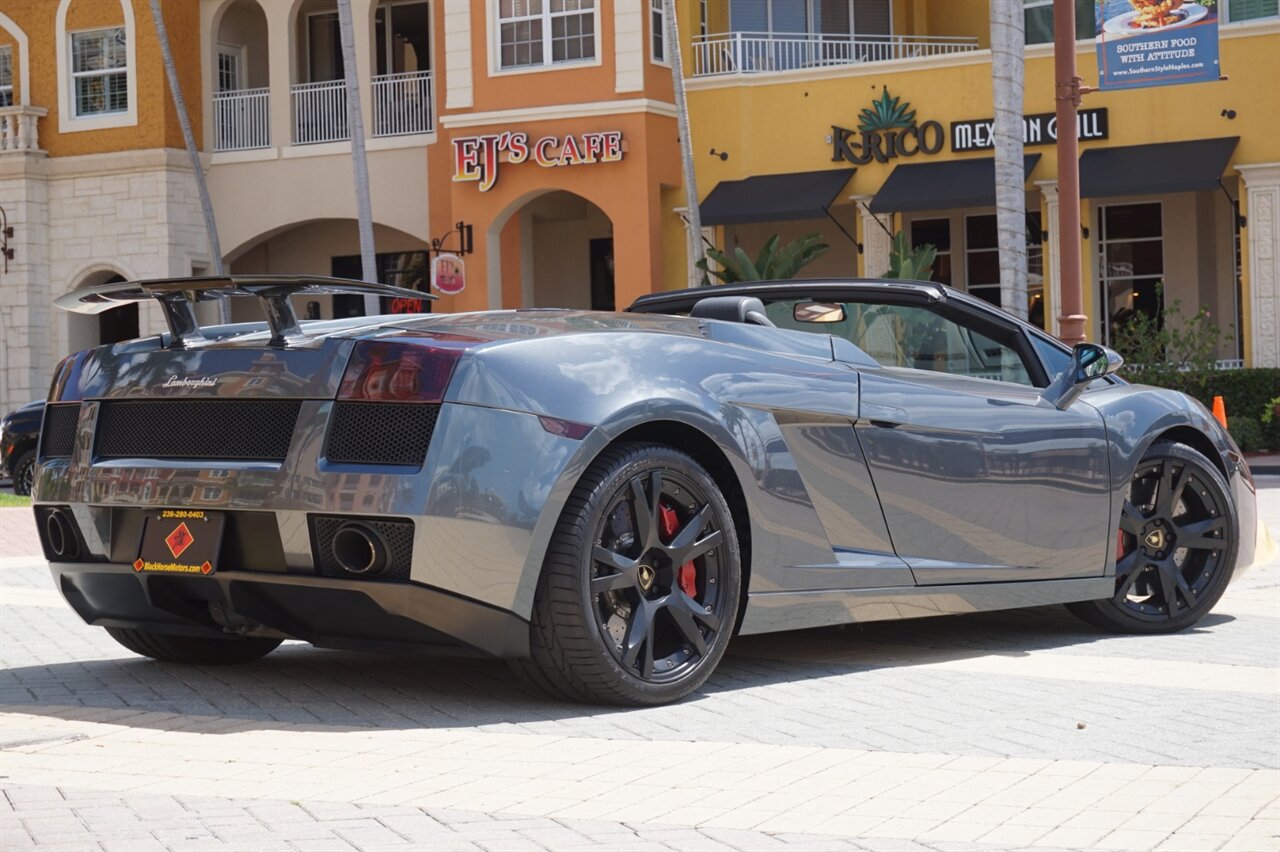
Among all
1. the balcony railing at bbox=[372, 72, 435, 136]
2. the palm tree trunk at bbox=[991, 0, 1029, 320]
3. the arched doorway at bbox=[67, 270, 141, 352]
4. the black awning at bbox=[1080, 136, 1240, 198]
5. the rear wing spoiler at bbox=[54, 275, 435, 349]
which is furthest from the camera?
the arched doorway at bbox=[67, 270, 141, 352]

...

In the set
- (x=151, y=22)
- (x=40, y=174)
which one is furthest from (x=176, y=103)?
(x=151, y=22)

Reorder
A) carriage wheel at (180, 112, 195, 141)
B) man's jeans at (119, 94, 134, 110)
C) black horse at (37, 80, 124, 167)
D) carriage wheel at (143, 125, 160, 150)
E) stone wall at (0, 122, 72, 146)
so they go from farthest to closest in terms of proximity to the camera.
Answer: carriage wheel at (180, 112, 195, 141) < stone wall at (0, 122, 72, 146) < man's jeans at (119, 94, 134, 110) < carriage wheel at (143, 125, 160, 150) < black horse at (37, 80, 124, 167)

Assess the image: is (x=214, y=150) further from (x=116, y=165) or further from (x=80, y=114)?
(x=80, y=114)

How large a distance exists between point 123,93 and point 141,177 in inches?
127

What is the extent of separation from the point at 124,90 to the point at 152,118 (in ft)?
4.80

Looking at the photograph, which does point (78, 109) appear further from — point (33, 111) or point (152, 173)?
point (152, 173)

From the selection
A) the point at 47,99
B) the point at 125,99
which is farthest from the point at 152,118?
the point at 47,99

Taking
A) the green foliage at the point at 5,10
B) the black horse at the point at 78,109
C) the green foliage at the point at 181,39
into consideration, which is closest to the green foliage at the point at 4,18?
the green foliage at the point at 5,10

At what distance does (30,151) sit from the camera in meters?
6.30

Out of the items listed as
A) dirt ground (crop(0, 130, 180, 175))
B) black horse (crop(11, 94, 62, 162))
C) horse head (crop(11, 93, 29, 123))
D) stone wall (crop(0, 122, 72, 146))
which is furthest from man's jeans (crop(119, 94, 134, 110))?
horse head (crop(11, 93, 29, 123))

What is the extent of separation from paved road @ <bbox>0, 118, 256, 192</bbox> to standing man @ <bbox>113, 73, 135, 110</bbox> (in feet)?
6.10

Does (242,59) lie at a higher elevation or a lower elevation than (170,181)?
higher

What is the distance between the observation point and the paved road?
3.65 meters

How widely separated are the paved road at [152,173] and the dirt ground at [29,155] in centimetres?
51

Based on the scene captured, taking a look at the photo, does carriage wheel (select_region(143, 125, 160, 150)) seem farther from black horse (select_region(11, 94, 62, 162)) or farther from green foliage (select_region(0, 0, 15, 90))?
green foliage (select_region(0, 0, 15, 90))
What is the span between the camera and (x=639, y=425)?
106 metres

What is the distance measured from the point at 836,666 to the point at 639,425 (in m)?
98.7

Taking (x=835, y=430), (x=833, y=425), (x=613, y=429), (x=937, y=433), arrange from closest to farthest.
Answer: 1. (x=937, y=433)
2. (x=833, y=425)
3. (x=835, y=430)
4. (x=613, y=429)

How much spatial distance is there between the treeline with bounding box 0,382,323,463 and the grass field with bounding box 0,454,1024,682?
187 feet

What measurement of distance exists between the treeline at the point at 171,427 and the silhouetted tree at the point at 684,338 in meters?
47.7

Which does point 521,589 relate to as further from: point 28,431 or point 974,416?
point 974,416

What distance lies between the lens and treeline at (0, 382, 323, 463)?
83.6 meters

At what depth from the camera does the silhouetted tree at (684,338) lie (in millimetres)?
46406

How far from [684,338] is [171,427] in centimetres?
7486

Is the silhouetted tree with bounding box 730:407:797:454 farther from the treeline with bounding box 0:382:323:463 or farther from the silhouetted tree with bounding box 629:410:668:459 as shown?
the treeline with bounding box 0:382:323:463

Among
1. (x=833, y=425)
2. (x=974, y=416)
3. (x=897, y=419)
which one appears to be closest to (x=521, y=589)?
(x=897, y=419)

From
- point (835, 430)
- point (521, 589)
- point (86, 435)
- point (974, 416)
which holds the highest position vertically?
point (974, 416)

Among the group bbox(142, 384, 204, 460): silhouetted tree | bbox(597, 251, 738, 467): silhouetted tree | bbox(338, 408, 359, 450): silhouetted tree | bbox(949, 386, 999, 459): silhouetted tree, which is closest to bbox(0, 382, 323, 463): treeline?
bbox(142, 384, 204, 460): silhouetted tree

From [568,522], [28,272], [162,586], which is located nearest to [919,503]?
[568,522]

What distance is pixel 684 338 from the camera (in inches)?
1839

--

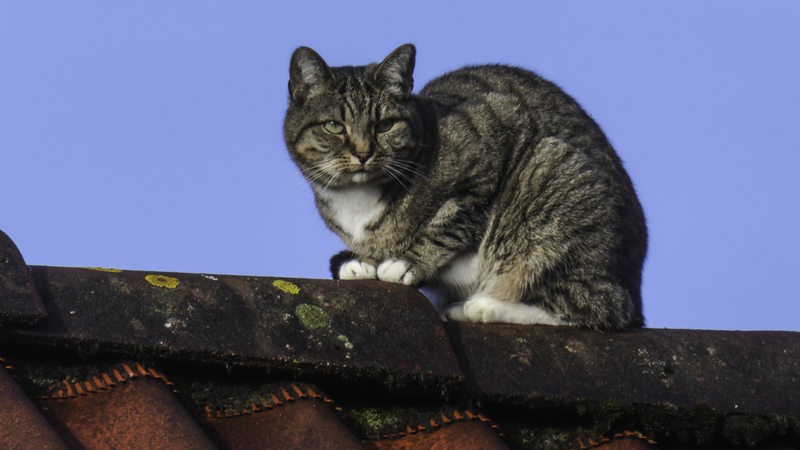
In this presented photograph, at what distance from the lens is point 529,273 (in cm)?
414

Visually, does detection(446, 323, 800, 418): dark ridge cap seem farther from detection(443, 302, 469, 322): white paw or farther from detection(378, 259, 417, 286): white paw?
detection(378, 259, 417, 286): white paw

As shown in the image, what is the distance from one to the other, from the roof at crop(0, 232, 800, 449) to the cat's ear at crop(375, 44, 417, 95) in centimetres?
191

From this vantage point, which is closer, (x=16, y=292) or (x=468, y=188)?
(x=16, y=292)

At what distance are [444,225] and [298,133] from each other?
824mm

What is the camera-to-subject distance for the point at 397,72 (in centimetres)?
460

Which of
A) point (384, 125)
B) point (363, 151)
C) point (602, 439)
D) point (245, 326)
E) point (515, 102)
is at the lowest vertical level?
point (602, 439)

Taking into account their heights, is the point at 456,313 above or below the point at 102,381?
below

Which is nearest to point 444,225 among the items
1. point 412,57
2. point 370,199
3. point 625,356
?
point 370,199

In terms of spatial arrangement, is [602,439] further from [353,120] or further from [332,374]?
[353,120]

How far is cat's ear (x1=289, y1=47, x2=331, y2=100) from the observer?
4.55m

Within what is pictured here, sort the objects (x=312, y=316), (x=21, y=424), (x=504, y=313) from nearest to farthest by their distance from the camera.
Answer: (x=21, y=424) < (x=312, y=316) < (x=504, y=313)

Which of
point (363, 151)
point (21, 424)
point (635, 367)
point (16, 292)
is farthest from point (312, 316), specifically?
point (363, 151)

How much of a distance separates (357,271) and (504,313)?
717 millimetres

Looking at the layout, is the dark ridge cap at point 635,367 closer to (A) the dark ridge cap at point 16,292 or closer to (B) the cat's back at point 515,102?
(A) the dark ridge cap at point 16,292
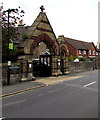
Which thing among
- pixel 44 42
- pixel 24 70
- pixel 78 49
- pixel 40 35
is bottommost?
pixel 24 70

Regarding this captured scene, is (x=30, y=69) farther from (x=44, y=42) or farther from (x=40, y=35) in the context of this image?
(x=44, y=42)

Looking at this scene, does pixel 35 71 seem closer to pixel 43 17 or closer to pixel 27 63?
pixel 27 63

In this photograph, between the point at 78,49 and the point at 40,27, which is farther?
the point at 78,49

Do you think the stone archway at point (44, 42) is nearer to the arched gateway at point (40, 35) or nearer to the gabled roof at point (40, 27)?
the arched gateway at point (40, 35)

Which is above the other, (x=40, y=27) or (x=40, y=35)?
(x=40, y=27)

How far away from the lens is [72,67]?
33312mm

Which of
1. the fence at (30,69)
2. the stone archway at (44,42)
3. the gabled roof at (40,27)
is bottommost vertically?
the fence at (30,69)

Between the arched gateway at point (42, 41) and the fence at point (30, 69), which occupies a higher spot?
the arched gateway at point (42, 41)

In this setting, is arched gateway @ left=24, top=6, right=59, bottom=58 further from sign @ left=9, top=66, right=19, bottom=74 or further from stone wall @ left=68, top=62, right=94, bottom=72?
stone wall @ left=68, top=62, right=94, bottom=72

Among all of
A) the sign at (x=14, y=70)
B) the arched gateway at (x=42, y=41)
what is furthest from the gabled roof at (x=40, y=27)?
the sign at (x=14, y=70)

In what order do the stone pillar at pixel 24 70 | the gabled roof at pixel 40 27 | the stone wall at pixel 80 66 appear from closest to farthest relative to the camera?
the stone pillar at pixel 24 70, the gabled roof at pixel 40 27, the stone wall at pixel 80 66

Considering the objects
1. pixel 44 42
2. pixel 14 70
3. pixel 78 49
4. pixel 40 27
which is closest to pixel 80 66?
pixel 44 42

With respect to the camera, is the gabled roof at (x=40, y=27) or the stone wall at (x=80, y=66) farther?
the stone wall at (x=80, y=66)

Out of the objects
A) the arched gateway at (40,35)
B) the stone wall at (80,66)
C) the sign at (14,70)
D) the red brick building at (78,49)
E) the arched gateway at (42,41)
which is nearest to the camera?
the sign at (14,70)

__Required task__.
Please put the lines of the records between the line holding "Assess the image: is" and the line holding "4. (x=613, y=429)", inclusive, into a JSON list of strings with one string per line, leaving out blank lines.

__The result__.
[
  "Assess the image: is (x=214, y=150) further from (x=116, y=165) or further from (x=80, y=114)?",
  "(x=80, y=114)",
  "How large a distance exists between point 123,93 and point 141,177 in inches?",
  "127",
  "What is the extent of separation from the point at 124,90 to the point at 152,118 (in ft)?",
  "4.80",
  "Looking at the photograph, which does point (78, 109) appear further from — point (33, 111) or point (152, 173)?",
  "point (152, 173)",
  "From the selection",
  "A) the point at 47,99",
  "B) the point at 125,99",
  "which is farthest from the point at 152,118?",
  "the point at 47,99",
  "Taking",
  "A) the green foliage at the point at 5,10",
  "B) the black horse at the point at 78,109",
  "C) the green foliage at the point at 181,39",
  "into consideration, which is closest to the green foliage at the point at 4,18?",
  "the green foliage at the point at 5,10",
  "At what distance does (30,151) sit from the camera in meters?",
  "6.30",
  "Out of the items listed as",
  "A) dirt ground (crop(0, 130, 180, 175))",
  "B) black horse (crop(11, 94, 62, 162))",
  "C) horse head (crop(11, 93, 29, 123))",
  "D) stone wall (crop(0, 122, 72, 146))",
  "which is furthest from man's jeans (crop(119, 94, 134, 110))?",
  "horse head (crop(11, 93, 29, 123))",
  "What is the extent of separation from paved road @ <bbox>0, 118, 256, 192</bbox> to standing man @ <bbox>113, 73, 135, 110</bbox> (in feet)?",
  "6.10",
  "Does (242,59) lie at a higher elevation or a lower elevation than (170,181)?",
  "higher",
  "What is the distance between the observation point and the paved road?",
  "3.65 meters",
  "How widely separated are the paved road at [152,173] and the dirt ground at [29,155] in centimetres?",
  "51",
  "Based on the scene captured, taking a look at the photo, does carriage wheel (select_region(143, 125, 160, 150)) seem farther from black horse (select_region(11, 94, 62, 162)) or farther from green foliage (select_region(0, 0, 15, 90))?",
  "green foliage (select_region(0, 0, 15, 90))",
  "What is the span between the camera and (x=639, y=425)?",
  "106 metres",
  "What is the distance measured from the point at 836,666 to the point at 639,425 (in m)?",
  "98.7",
  "Taking (x=835, y=430), (x=833, y=425), (x=613, y=429), (x=937, y=433), arrange from closest to farthest.",
  "Answer: 1. (x=937, y=433)",
  "2. (x=833, y=425)",
  "3. (x=835, y=430)",
  "4. (x=613, y=429)"
]